**THE TASK**
The lines from the first line of the entries through the line containing "family: Bovidae" are to be repeated exactly, with both of those lines included.

MATERIAL SUPPLIED Start Marker

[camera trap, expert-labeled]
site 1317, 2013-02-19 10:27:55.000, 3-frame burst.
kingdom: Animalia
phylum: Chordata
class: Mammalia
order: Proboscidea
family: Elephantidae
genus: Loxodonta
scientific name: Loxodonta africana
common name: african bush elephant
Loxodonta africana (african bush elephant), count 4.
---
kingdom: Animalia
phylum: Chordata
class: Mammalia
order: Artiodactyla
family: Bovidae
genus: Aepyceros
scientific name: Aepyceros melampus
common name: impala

MATERIAL SUPPLIED End Marker

**ANSWER BELOW**
[camera trap, expert-labeled]
site 1317, 2013-02-19 10:27:55.000, 3-frame burst.
kingdom: Animalia
phylum: Chordata
class: Mammalia
order: Proboscidea
family: Elephantidae
genus: Loxodonta
scientific name: Loxodonta africana
common name: african bush elephant
Loxodonta africana (african bush elephant), count 4.
---
kingdom: Animalia
phylum: Chordata
class: Mammalia
order: Artiodactyla
family: Bovidae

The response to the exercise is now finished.